Gugatan Kaum Sekuler-Liberal Terhadap Perkara-Perkara Tsubut (yang Telah Tetap)
Pada titik tersebut di atas, jangan disangka bahwa orang-orang sekuler-liberal tersebut sudah menyerah dan taslim. Belum, bahkan tidak! Sebab mereka masih akan mengatakan bahwa prinsip-prinsip itu kan relatif, itu kan persepsi para shahabat Nabi terhadap Al-Qur’an dan Sunnah. Sebab yang mengetahui apa maksud Al-Qur’an yang sesungguhnya hanyalah Allah, yang lain itu hanya persepsi, termasuk para shahabat nabi, itu relatif, tidak mutlak. Jadi persepsi itu tidak boleh dipaksakan terhadap orang yang mempunyai persepsi yang lain. Nah,…lho!
Perkara-perkara yang telah tsubut (tetap) dan diterima oleh ummat sebagai prinsip dasar yang tidak berubah pun mereka tolak. Bahwa Islam itu berdiri di atas Tsalaatsatu al-Ushul al-Ma’shumah (tiga landasan pokok yang tidak mungkin salah) yakni: Al-Qur’an, Sunnah dan ijma’ (kesepakatan) para shahabat Nabi juga tidak mereka terima dan di-relatif-kan. Kalau shahabat yang para ahli hadits sepakat bahwa periwayatan shahabat Nabi terhadap hadits Rasul tidak perlu di-check, karena mereka sepakat keadilan para shahabat, bahwa para shahabat tidak mungkin berdusta. Sendirian saja tidak perlu diragukan keadilannya, apalagi ketika mereka bersepakat atas suatu perkara, tentu lebih kuat lagi. Lha kalau sumber pertama yang paling terpercaya setelah Nabi yang telah disepakati keabsahannya saja mereka ‘relatif’-kan, apalagi produk ijtihad para ulama setelahnya, sekalipun integritas ilmu mereka tidak diragukan.
Medan yang Berbahaya
Pertarungan menghadapi judicial review UU No 1 PNPS tahun 1965 ini, hanya salah satu ujian dari serangkaian serangan yang dilancarkan oleh kaum liberal-sekular. Sebelumnya mereka telah juga menyerang dengan Kompilasi Hukum Islam yang saking jahatnya kaum liberal-sekular ini sampai-sampai ada memelesetkan judul kompilasi tersebut dengan, Kompilasi Hukum Iblis la’natulLaah ‘alaihi. Serangan mereka untuk menggoyahkan sendi-sendi agama yang telah mapan terus-menerus mereka lakukan.

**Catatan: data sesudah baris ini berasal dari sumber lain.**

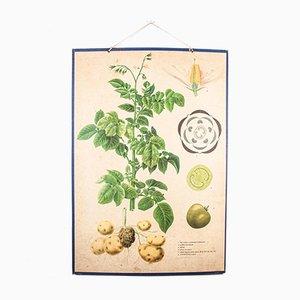 Póster educativo checoslovaco antiguo de las planta del tomate y la patata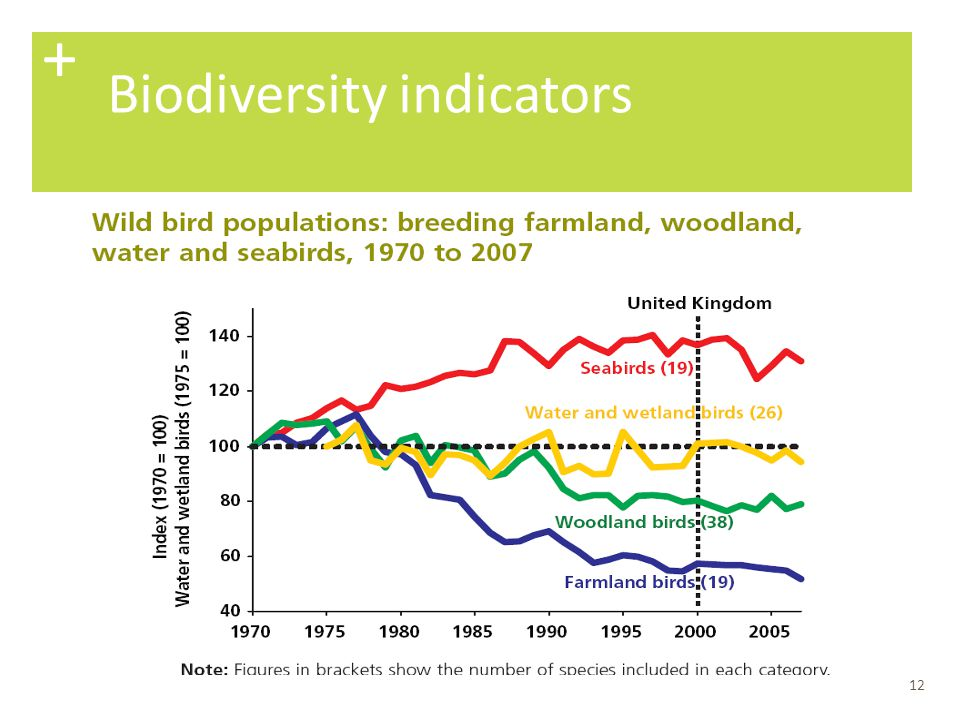 + Biodiversity indicators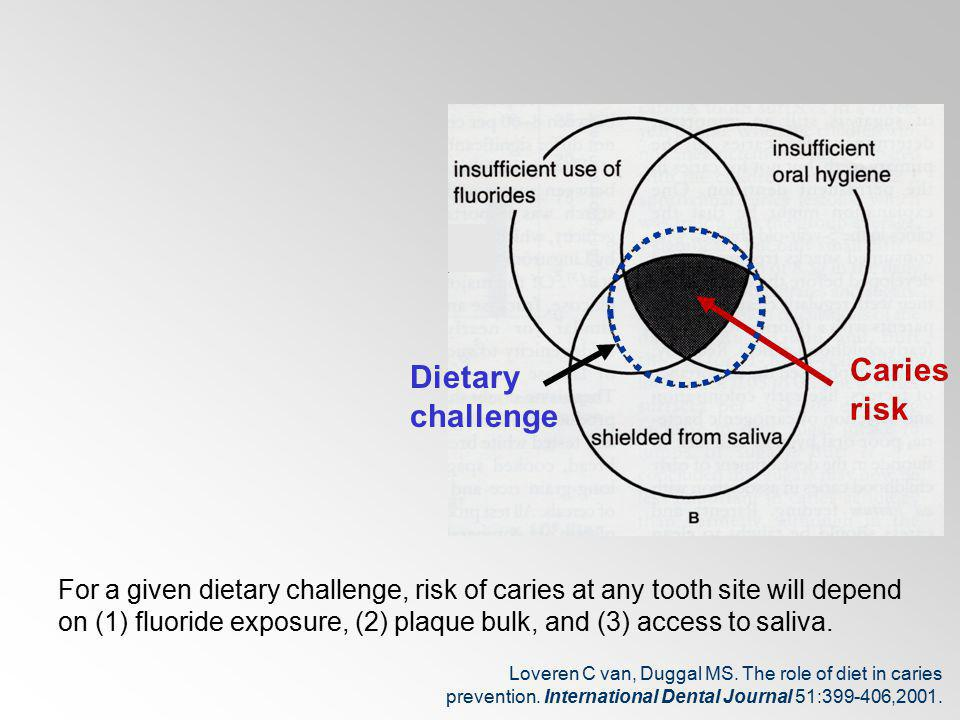 Dietary challenge Caries risk For a given dietary challenge, risk of caries at any tooth site will depend on (1) fluoride exposure, (2) plaque bulk, a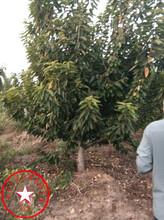 4公分樱桃苗、红灯樱桃苗、樱桃苗种植介绍图片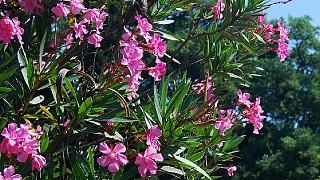 На ЮБК цветет олеандр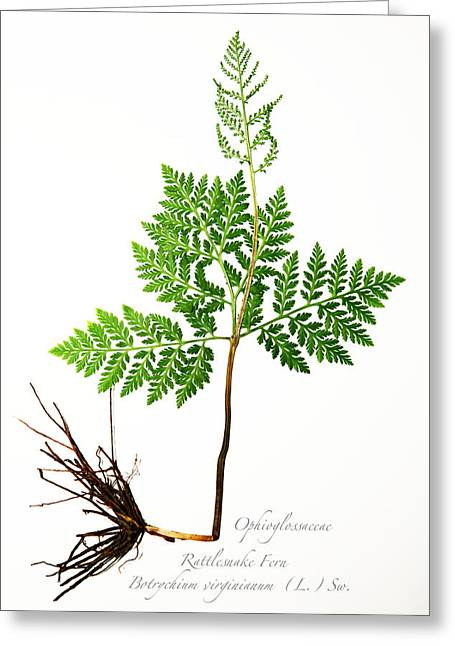 Rattlesnake Fern Greeting Card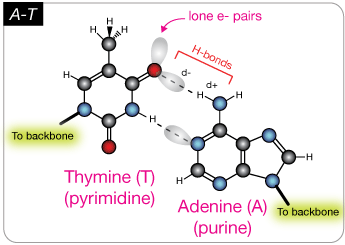 Nucleic acids adenine and thymine share a pair of h bonds and guanine cytosine pairs share three bonds these are the only base pairs that ever occur in dna a t and g c ccuart Images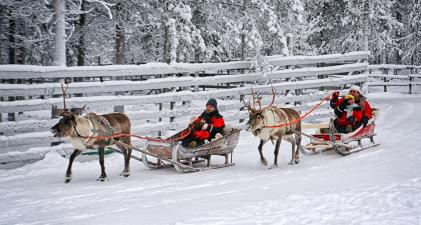 Lapland winter safari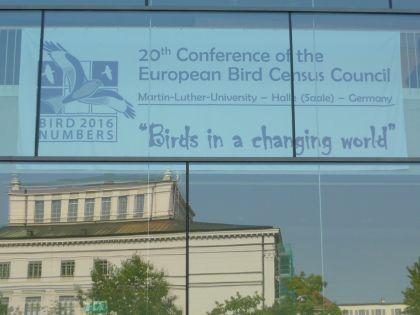 EBCC-konference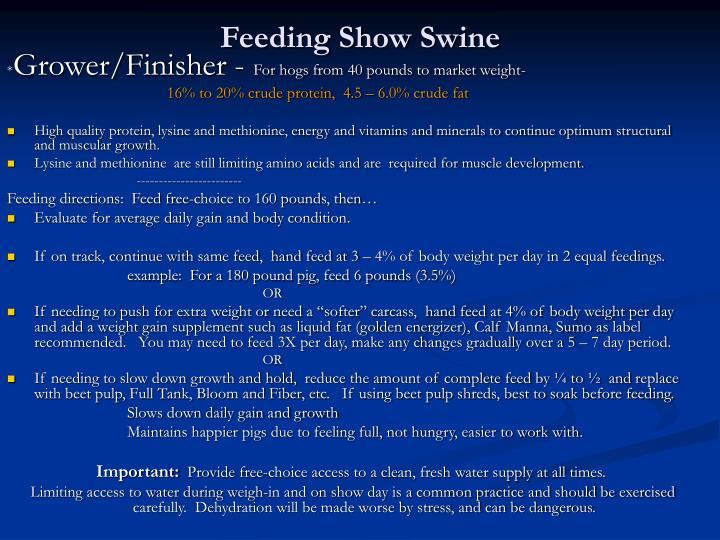 Feeding Show Swine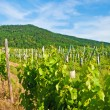 vineyard — Stock Photo #3953993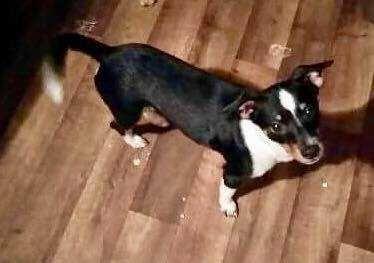 Chipin Dog For Adoption In Tampa Fl Adn 645766 On Puppyfinder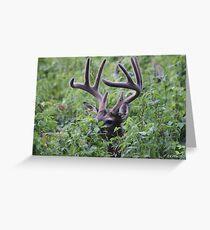 Velvet Buck Greeting Card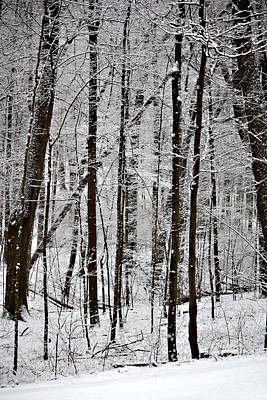Photograph - Woods On A Snowy Night by Penny Hunt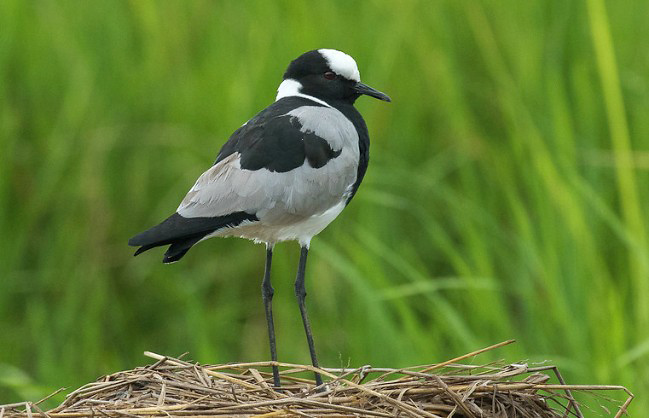 Photograph of Blacksmith Plover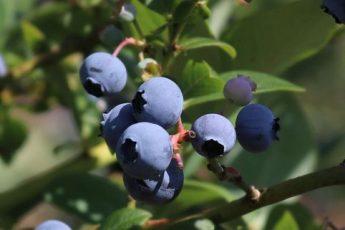 Šilauogė aukštoji 'Early Blue' (Vaccinium corymbosum)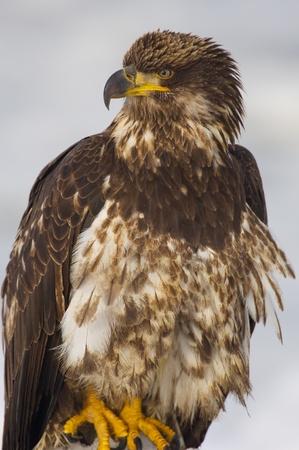 Young Alaskan Bald Eagle, Haliaeetus leucocephalus, on log on beach withe blue water background Stock Photo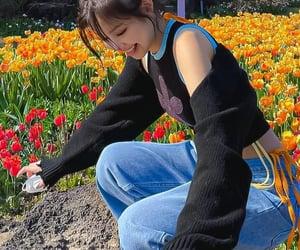kpop, tiny, and jennie image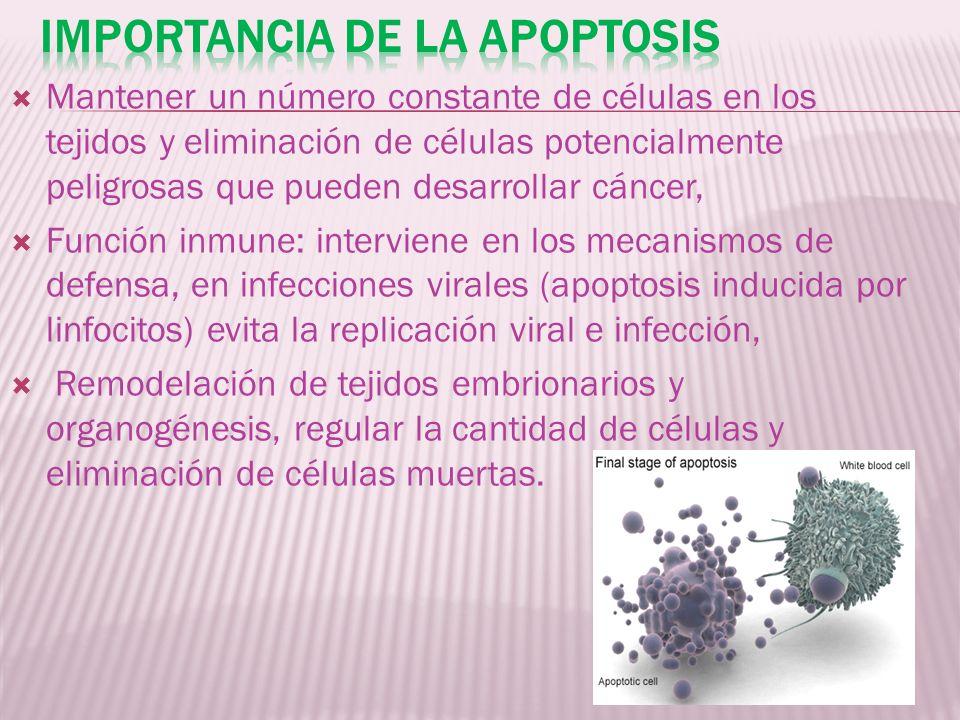 Mantener un número constante de células en los tejidos y eliminación de células potencialmente peligrosas que pueden desarrollar cáncer, Función inmun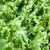 植木屋 · レタス · 緑 · サラダ · 野菜 · 頭 - ストックフォト © supertrooper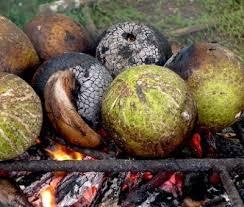 cuisine plus tahiti la cuisine tahitienne on consomme le uru en accompagnement avec le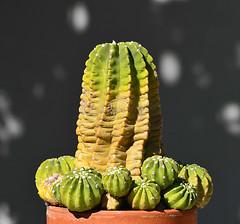 Echinopsis subdenudata (ecos de pedra) Tags: echinopsis echinopsissubdenudata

Sidang menghadapi judicial review kelompok liberal-sekular ini, merupakan pertarungan substansial yang hakiki. Keputusan pemerintah untuk menolak gugatan atau menerimanya masih akan dilakukan beberapa pekan ke depan. Dalam beberapa kali masa sidang itu, masih banyak para ahli yang akan diundang untuk menyampaikan pandangannya, sebelum palu diketokkan.
Jika judicial review ini berhasil, maka benteng pertahanan kemurnian Islam tak hanya retak, tetapi jebol. Sesudahnya banjir penafsiran terhadap agama Islam akan melanda tanpa dapat dihentikan, ajaran Islam akan mengalami penafsiran berbeda-beda, sebanyak kepala pemeluknya, wal’iyadzu bilLaah. Semoga Allah menyelamatkan kita semua, aamiin.
Demi Allah, masalah ini sekalipun tenggelam dalam hingar-bingar kasus Century dan resuffle KIB II, sesungguhnya permasalahannya jauh lebih serius dan berdampak dalam jangka panjang. Karena dampaknya secara ‘psikologis’ dan ‘sistemik’ merusak kerangka pemahaman Islam yang sudah mapan lebih 14 abad, merusak cara berpikir ummat Islam dan potensial memunculkan serpihan-serpihan kelompok yang keluar dari Islam dengan tetap mengatasnamakan ajaran Islam.
Ini ‘kebakaran’ di rumah Islam kita. Seluruh ummat Islam yang masih mempunyai ghirah terhadap agamanya harus mengambil bagian untuk memadamkan kebakaran ini, tanpa mempertanyakan ‘merk ember’ apa yang dipakai. Kalau tidak, kerusakan pemahaman dan bencana perpecahan di depan mata, na’udzu bilLaah.